どうやら、ロンが幼少期に過ごした村らしい。数週間滞在しているが、何処となくガリュアス領に似ているとユリウスは思っていた。
ユリウスは屋敷の周りを探索しながら、ぴたりと足を止めた。林の方でひそひそとした会話を聞いたからだ。
「ん?」
こっそりと茂みの中を覗き込めば、そこには二人の騎士がいた。
ユリウスやアレクセイを心配してやってきたガリュアス領の騎士。二人は座り込んで何かを見ているようだった。
「何をしているんだ?」
「うわっ!?」
「なんスか!?」
二人の驚いた顔を眺め、ユリウスは彼らが見ていた物を見ようと二人の前に立つ。
すると、二人はそれを必死に隠した。むっとするユリウスに気が付いたのか、彼らは「これは本当にダメです!」と体を張って守ろうとする。しかし、にやりと笑んだユリウスからは逃げられなかった。
そして、数分後。
「これは酷い……」
「最低っス……」
ユリウスが『稽古で勝てば、さぼりを見逃す』と条件をつければ、彼らは木刀を掴み挑戦してきたが、結果的にユリウスに敗れ雑誌を手放した。ユリウスの手には彼らが必死に隠していた雑誌。

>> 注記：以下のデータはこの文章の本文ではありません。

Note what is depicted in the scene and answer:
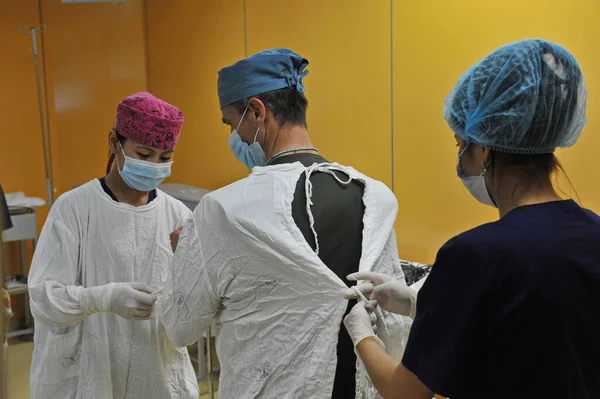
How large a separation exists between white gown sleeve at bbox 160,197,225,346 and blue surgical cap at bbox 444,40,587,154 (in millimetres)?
531

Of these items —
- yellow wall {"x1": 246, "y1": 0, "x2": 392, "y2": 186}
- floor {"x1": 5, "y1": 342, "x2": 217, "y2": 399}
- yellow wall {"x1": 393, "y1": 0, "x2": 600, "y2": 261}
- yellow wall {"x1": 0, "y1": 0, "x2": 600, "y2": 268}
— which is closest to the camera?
yellow wall {"x1": 393, "y1": 0, "x2": 600, "y2": 261}

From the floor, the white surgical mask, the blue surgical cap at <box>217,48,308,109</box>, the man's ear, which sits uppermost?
the blue surgical cap at <box>217,48,308,109</box>

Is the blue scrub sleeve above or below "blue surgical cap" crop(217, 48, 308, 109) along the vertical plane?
below

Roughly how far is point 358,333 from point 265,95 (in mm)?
580

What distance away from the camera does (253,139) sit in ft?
4.68

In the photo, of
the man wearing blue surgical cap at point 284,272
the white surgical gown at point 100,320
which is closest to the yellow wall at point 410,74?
the man wearing blue surgical cap at point 284,272

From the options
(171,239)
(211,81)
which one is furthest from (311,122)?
(171,239)

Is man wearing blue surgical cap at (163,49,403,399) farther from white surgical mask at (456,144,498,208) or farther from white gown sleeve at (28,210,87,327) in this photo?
white gown sleeve at (28,210,87,327)

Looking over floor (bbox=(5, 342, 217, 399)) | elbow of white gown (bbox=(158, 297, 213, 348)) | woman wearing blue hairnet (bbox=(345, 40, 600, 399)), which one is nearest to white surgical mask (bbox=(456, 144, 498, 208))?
woman wearing blue hairnet (bbox=(345, 40, 600, 399))

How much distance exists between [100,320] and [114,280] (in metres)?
0.11

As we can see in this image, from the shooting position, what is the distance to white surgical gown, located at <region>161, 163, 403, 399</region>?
1216 millimetres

「なんでこれを必死で隠してたんだ? 水着? 海でも行くのか?」
「だって……ねぇ?」
二人が視線を合わせて肩を竦めた。本を開こうとしたユリウスから本を奪い取り、「本当にダメっス!」と抗議する。
「な、なんだよ」
「アレクセイにぶっころされる! いや、メアリさんにも!」
「なんで、あいつの名前が出てくるんだ? お前ら、いっつも影でこそこそするときあるよな。戦争の時も俺だけ除け者にしてな。ちょっとぐらい混ぜてくれたっていいだろ?」
二人が顔を見合わせ、困った顔を見せる。終いにはどうすると肘を突き合う。
「ユリウスさんももう三十歳近いもんなぁ」
「なあ……無垢すぎて心配だったし、もういいんじゃないのか」
「でも、あれだけ皆で協力してたっスよ。ユリウス様に見せないように」
ぼそぼそと話し合う二人にユリウスは肩を竦めた。
「な、なんだよ?」
「でも、こういうのはアレクセイに任せたほうが……」
「だから、なんでアレクセイが出てくるんだよ」
「アレクセイ可哀そうだよなぁ」
「ユリウス様はマシュマロみたいだし、無垢すぎるんっスよ。手は出せないっスよ」
だから、なんであいつが出てくるんだと三度目の呟きはユリウスの頭の中で消化された。二人の視線はやがて、ユリウスに向かい、どこか呆れたような、それでいて、諦めたような視線を向けてくる。
「ユリウス様だもんなぁ」
「ユリウスさんっスもんねぇ」
瞬きをして、二人を見つめるユリウス。二人はしょうがないと言わんばかりに突然立ち上がって、ユリウスの両肩にそれぞれ手を置いた。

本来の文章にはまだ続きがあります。